Dr. Sierra: That's a great question, so I mean there's really only one cause and it's at birth. This is usually a condition that when we're seeing them it's because the patient has had untreated hip dysplasia meaning that at birth it was never caught or they may have had treatment for hip dysplasia usually with non-surgical treatments such as Pavlik harnesses, which are braces or even casting at childhood and they may have some residual hip dysplasia that needs to be treated. It's very interesting, so it's commonly seen in firstborn woman, that's probably the most common patient that I see sometimes associated with breach position. But it can occur really in any child in any family but most commonly it's in the oldest female patient

Dr. Okoroha: How do these patients usually present to your clinic?

Dr. Sierra: Most patients present with hip pain and it's important to note that the hip really doesn't hurt where most people think it hurts up towards the iliac crest or in the hip bone, these patients usually present with hip pain which they describe as pain in the groin. That's the most common location of their pain and it can also be associated with what we call mechanical symptoms, which is catching or locking in the hip. There's some patients that may present with symptoms of giving way in the hip joint or instability but that is less common or with symptoms associated with hip weakness and they may have pain towards the outside part of the hip mainly because the muscles on the outside part of the hip can get fatigued with extreme activities or uses. Although the majority of patients present with groin pain there's a subset of patients that may present with other areas around the hip that are painful as well.

Dr. Okoroha: Once they present to your clinic you've done the exam, what image modalities are you currently using to work up patients with hip dysplasia?

Dr. Sierra: Our standard imaging modalities for all patients that are young that are coming in with what seems to be hip related symptoms we get standard radiographs including an AP of the pelvis, we get a lateral hip x-ray usually a frog leg lateral. Then we get a Dunn view and there are different views that you can get called Dunn but the 45 Dunn view is the most common x-ray that we get. That's just a special x-ray to look specifically at the neck of the femur and it's anterolateral, then another one in the anterior aspect of the neck to see if they could have concomitant femoral deformities that could also be associated with hip dysplasia as well as other causes of hip pain such as impingement.

Dr. Okoroha: We know there's certainly different radiographic parameters that you look for that tell you how much dysplasia vs impingement. How often are you getting advanced imaging for a patient with displays? Are you getting an MRI or a CT routinely or can you tell everything you need to know on the x-ray?

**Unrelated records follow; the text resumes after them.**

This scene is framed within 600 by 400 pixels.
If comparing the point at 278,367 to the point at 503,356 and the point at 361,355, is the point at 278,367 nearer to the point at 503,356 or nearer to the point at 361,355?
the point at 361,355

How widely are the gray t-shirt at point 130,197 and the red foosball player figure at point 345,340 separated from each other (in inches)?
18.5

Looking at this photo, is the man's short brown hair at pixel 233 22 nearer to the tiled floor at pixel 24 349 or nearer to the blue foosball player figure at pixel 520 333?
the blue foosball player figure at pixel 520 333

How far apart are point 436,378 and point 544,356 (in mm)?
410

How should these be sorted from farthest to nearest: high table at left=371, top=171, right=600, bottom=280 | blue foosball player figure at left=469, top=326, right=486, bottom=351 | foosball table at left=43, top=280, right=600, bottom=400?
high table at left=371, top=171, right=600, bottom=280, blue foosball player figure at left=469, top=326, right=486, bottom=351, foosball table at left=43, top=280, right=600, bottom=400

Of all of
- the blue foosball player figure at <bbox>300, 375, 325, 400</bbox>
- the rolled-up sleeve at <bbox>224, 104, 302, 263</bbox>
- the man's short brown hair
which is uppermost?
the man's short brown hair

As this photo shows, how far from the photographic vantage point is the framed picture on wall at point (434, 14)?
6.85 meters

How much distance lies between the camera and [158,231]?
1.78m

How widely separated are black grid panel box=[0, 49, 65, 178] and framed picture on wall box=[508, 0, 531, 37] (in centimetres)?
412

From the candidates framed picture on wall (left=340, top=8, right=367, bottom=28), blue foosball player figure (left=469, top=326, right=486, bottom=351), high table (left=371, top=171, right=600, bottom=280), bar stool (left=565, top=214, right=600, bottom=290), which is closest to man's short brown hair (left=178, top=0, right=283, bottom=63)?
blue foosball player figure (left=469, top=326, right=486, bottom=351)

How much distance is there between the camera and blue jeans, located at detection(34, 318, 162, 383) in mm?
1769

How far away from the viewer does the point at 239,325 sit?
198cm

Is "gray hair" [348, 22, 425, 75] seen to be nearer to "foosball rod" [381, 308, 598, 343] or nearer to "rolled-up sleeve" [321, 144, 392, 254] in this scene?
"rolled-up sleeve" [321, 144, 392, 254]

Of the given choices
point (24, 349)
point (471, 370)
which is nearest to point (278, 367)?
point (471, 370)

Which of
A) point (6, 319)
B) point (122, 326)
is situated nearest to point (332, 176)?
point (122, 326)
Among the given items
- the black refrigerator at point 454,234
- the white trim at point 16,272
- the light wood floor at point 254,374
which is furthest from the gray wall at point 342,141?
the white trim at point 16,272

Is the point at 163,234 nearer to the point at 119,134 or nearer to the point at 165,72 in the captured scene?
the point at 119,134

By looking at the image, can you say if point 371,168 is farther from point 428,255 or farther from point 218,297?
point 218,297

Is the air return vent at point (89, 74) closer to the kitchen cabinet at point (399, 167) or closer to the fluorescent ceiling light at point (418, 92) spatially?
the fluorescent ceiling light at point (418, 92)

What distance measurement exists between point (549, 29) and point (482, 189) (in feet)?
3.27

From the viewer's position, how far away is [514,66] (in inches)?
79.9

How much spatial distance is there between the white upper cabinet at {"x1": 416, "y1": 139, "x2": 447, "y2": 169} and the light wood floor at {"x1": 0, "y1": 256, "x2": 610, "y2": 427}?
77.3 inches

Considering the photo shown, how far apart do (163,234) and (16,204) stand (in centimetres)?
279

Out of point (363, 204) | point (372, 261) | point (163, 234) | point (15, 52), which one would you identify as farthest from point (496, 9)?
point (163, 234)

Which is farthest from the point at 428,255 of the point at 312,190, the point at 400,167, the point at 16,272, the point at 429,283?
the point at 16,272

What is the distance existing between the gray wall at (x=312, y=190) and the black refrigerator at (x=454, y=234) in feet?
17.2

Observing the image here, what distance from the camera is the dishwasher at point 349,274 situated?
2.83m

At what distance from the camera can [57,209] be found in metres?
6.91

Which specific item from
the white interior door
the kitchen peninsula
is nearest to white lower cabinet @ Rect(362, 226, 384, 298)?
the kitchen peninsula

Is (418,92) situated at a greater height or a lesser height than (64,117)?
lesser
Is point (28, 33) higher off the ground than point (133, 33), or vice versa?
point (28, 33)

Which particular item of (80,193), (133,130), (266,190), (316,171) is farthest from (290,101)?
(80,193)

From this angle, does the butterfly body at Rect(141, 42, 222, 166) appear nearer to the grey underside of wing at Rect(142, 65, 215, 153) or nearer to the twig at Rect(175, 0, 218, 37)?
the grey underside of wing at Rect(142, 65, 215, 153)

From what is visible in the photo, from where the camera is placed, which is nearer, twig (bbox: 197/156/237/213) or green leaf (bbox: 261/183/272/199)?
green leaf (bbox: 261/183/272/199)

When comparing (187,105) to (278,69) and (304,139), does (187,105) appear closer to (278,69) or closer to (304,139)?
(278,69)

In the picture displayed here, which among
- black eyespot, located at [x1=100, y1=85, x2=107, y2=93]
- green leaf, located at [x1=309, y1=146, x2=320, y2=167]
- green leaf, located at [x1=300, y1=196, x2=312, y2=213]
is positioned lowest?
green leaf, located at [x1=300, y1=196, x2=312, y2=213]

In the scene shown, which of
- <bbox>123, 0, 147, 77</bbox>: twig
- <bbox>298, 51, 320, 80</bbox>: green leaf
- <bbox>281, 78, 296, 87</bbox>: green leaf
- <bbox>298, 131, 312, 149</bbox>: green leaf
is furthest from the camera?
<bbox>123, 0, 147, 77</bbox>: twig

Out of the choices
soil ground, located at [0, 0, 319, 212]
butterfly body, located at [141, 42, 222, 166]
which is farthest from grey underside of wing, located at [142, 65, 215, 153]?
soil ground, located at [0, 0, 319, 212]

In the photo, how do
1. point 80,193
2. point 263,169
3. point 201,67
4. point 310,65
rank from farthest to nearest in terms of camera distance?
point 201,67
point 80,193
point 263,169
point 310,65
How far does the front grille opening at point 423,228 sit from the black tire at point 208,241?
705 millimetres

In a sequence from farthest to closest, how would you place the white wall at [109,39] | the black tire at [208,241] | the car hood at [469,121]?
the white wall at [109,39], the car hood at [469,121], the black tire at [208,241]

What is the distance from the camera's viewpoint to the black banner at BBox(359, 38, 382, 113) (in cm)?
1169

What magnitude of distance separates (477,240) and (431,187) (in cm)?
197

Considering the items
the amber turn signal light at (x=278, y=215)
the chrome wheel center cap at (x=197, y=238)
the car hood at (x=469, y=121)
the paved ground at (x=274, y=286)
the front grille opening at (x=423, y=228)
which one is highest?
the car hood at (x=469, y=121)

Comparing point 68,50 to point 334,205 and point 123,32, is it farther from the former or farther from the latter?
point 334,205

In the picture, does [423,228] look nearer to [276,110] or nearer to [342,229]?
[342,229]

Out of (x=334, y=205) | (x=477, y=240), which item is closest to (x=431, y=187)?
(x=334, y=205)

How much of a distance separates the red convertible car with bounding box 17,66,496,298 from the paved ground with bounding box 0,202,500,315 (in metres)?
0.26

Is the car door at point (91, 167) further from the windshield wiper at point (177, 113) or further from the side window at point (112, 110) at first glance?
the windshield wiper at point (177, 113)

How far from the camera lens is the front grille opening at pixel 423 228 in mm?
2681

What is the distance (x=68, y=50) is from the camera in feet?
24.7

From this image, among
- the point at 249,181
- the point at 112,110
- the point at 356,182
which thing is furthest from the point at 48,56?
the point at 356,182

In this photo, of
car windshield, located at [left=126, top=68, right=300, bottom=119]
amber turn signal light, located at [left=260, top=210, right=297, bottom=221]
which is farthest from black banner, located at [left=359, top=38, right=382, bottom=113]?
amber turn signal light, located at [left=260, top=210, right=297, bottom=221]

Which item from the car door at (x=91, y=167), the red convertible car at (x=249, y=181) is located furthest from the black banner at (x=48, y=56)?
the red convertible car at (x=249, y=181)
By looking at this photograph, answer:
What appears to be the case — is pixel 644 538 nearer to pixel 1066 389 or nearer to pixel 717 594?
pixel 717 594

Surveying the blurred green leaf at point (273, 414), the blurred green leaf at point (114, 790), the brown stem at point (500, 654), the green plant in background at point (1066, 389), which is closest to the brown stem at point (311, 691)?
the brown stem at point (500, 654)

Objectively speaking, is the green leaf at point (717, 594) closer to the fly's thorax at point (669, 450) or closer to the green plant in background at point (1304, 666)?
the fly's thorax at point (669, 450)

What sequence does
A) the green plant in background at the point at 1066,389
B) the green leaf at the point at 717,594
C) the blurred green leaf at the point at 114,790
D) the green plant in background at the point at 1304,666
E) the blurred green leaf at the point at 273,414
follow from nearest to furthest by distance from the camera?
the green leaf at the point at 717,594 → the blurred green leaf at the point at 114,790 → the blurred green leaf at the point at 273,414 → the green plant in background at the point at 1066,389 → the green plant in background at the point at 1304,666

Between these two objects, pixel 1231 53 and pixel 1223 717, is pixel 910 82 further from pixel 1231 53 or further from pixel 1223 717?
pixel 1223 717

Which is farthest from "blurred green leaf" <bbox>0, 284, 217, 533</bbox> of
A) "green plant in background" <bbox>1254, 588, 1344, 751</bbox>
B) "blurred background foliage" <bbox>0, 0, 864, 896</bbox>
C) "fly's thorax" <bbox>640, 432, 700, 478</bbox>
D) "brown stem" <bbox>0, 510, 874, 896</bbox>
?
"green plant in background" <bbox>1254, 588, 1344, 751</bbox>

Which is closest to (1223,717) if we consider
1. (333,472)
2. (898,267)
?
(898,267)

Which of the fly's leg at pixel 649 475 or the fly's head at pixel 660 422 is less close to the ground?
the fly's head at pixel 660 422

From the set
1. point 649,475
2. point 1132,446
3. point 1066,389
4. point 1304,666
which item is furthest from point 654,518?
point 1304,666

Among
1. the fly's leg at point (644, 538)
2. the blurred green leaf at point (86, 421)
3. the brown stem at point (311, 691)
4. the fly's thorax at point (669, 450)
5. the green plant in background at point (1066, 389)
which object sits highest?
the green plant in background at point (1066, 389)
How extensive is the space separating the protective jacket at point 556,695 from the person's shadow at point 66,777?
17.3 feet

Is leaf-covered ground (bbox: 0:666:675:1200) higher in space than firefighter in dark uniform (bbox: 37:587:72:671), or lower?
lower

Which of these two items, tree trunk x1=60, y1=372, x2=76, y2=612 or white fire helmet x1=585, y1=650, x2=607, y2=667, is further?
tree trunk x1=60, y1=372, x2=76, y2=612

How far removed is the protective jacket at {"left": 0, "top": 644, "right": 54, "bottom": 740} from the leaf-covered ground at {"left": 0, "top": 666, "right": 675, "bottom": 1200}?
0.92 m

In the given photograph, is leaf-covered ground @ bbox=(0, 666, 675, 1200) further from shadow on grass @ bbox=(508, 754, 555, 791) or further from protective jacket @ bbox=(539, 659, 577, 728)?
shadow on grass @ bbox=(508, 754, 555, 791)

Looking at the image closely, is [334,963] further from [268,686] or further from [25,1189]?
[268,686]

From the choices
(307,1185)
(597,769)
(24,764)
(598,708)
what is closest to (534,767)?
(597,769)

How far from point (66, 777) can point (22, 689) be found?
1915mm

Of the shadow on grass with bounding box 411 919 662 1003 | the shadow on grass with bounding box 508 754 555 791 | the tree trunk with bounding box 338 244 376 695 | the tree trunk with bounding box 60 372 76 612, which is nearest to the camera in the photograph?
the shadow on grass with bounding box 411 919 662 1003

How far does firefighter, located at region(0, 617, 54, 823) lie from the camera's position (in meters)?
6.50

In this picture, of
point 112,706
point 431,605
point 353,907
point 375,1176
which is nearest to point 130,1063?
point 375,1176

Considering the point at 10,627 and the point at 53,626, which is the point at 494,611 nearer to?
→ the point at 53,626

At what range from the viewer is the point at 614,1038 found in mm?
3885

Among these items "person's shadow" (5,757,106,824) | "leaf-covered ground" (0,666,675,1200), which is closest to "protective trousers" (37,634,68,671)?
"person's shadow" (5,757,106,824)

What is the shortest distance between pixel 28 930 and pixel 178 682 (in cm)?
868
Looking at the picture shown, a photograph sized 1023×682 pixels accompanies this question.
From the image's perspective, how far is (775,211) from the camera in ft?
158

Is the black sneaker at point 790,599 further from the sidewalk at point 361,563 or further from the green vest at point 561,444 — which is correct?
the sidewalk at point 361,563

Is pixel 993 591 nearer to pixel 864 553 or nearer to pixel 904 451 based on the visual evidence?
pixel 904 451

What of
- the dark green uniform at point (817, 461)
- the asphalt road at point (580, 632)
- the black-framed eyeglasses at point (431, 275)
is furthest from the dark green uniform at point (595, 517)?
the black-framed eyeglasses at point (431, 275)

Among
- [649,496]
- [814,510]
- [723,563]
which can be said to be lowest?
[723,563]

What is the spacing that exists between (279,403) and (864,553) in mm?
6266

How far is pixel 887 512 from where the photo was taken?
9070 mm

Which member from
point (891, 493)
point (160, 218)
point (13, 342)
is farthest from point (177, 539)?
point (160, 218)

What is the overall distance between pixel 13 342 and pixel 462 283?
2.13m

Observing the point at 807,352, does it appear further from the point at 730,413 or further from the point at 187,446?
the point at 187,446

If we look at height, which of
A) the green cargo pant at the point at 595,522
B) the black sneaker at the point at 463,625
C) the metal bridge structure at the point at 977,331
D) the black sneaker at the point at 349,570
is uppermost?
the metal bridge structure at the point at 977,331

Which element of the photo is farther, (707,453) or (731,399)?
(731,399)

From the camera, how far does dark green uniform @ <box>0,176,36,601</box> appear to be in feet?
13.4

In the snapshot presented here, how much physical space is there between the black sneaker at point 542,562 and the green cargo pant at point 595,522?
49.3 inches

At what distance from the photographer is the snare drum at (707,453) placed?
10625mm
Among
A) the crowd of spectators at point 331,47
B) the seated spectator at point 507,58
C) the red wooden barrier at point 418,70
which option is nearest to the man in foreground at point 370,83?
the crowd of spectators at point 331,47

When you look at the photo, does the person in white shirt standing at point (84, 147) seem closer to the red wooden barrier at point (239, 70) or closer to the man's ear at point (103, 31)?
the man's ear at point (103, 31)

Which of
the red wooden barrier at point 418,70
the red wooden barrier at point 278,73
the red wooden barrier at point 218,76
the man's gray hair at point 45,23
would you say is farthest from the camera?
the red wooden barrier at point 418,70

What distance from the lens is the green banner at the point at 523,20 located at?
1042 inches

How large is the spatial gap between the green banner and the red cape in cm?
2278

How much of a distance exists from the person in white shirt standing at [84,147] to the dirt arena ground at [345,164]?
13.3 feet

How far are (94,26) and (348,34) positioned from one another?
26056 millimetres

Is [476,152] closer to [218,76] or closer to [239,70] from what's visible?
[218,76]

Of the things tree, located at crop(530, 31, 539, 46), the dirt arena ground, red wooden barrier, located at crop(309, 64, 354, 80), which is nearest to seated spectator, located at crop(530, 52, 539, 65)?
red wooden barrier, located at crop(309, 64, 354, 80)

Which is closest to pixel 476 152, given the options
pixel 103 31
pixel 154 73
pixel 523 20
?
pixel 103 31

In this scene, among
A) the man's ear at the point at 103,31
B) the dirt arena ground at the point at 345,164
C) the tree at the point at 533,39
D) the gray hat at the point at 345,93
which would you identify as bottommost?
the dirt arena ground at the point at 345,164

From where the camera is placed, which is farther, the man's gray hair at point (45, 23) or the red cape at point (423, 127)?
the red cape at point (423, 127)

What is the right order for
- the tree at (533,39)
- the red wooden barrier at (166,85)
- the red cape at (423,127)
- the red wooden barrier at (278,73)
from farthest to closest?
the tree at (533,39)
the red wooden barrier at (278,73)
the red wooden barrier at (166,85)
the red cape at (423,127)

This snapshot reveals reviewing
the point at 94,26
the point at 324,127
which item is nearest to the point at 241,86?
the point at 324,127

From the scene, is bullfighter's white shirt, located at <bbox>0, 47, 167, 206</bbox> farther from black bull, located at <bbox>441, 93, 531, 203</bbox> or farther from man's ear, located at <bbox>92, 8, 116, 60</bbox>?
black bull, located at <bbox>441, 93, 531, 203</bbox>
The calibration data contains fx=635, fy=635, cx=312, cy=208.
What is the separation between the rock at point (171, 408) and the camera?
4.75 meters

Dr. Sierra: An MRI has become the standard of practice mainly because the majority of these patients will present with labral pathology. The labrum is a structure that deepens the socket and in some patients with instability they could have tears in the labrum and so the MR has become pretty much the standard of care for these patients. What is controversial is whether you should have contrast in the hip joint or not. The majority of patients that I see already have an MRI by the time I see them. A CT scan is an option for some patients that have both socket-sided problems as well as potentially some femoral sided issues either a large femoral neck deformity or what we call a CAM lesion or in certain circumstances patients may present with abnormal femoral version and that could be described better as like the twist that the femur has. They have an abnormal twist either towards the front or towards the back and these patients should be evaluated with a CT scan so you can get a sense of what the combined version or combined twisting of both the femur and socket is so that you can make a decision preoperatively as to whether they need additional surgery other than our standard of care.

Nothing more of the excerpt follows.